Most new home buyers look at a potential community and rightfully spend quite a bit of time investigating the types of recreational and other amenities that make up the total package attached to that particular community's lifestyle. However, not nearly as many potential purchasers carefully review the association's governing documents to see just how long that developer will continue to play a role in the community both in terms of the use and maintenance of those amenities but the costs associated with them as well.
Typically known as a developer's reservation of rights, this lingering authority can greatly impact residents' enjoyment of their community depending on how it is exercised and over what community components or operational aspects. Developers can and do insert clauses in their documents that allow them to control items such as parking spaces, storage areas, boat docks and other common areas and limited common elements well beyond the time that owners have assumed responsibility of the board and the association's operations.
Many owners are shocked to learn that a developer can continue to exercise control over certain aspects of the community as long as the developer still owns a unit or units and the governing documents clearly spell out the developer's reservation of rights. A recent Florida Third District Court of Appeal case underscored a developer's rights in this regard. In the case of Courvoisier Courts LLC v. Courvoisier Courts Condominium Association, Inc, the 3rd DCA reversed the trial court and held that a developer could maintain control over unassigned parking and storage spaces even post transition since the declaration contained clear and unambiguous language allowing it to do so. In this case, the developer transferred a number of unassigned parking and storage spaces to a penthouse unit it still owned with the intent to sell these valuable commodities at a future date. If there had been any sort of ambiguity in the documents, presumably Florida case law would have continued to strictly construe such ambiguity against the developer. However, in the Courvoisier case, no such ambiguity existed.

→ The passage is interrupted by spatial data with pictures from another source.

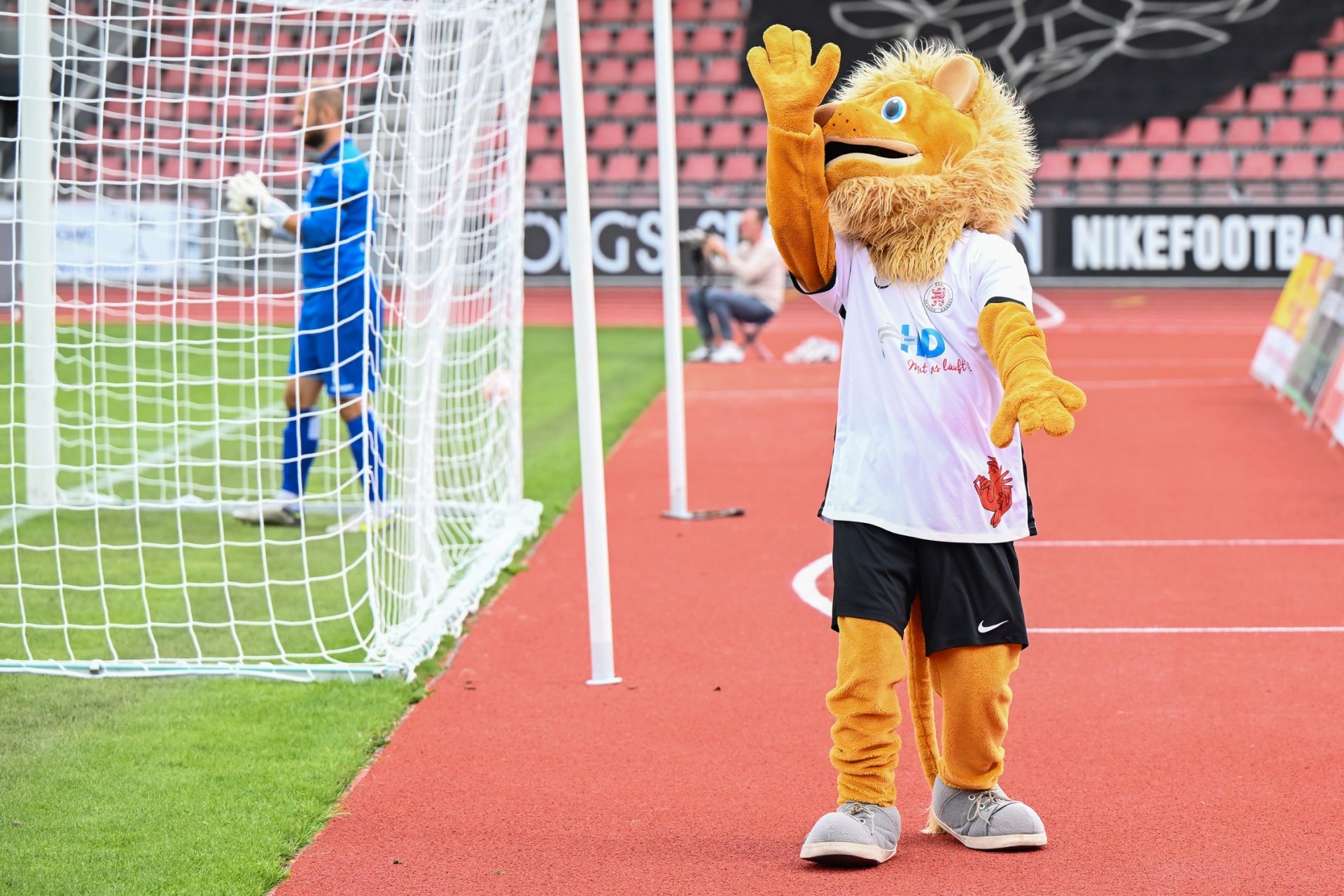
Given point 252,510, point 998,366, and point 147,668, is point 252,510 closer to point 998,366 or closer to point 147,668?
point 147,668

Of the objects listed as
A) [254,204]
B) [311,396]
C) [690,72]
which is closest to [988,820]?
[254,204]

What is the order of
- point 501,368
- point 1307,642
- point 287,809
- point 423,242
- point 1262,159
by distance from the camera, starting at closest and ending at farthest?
point 287,809 → point 1307,642 → point 423,242 → point 501,368 → point 1262,159

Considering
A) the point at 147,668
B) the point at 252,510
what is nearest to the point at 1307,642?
the point at 147,668

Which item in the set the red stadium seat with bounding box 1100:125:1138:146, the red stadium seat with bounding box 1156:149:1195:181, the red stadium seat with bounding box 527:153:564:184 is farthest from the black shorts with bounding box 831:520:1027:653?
the red stadium seat with bounding box 1100:125:1138:146

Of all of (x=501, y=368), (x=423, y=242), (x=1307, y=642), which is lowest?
(x=1307, y=642)

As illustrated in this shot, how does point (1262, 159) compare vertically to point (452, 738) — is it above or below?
above

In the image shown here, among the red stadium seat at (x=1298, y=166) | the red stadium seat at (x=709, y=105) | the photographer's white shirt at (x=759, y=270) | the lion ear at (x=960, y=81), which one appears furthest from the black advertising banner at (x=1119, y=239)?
the lion ear at (x=960, y=81)

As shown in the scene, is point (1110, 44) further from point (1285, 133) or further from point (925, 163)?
point (925, 163)

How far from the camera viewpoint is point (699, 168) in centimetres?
2500

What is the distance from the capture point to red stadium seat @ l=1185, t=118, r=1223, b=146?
2452 centimetres

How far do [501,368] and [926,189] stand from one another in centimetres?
510

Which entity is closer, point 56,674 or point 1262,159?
point 56,674

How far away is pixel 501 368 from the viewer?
8.54 metres

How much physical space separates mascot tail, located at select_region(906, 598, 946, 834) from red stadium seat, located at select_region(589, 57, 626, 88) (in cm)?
2359
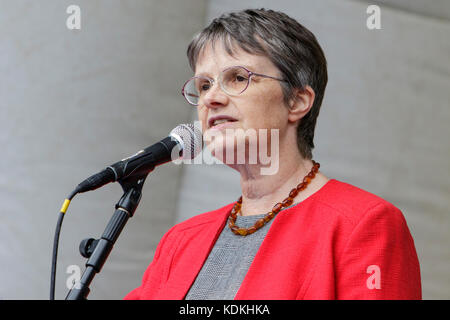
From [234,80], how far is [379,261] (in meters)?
0.65

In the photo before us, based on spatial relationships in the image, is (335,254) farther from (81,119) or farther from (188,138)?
(81,119)

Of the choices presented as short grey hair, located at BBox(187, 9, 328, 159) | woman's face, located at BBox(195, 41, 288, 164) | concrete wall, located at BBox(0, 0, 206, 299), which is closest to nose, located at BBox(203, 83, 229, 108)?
woman's face, located at BBox(195, 41, 288, 164)

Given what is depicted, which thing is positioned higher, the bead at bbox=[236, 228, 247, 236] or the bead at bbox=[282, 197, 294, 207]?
the bead at bbox=[282, 197, 294, 207]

What is the moral of the story? It is important for potential purchasers to not only understand how the community will operate at the time of purchase but also how it will operate months and years down the road. If a developer has taken far too many liberties in terms of its reservation of rights, a purchaser cannot assume that the developer will never exercise those rights nor can he or she assume that a court will not uphold them. In those instances, the best course of action may be to keep looking for that dream community.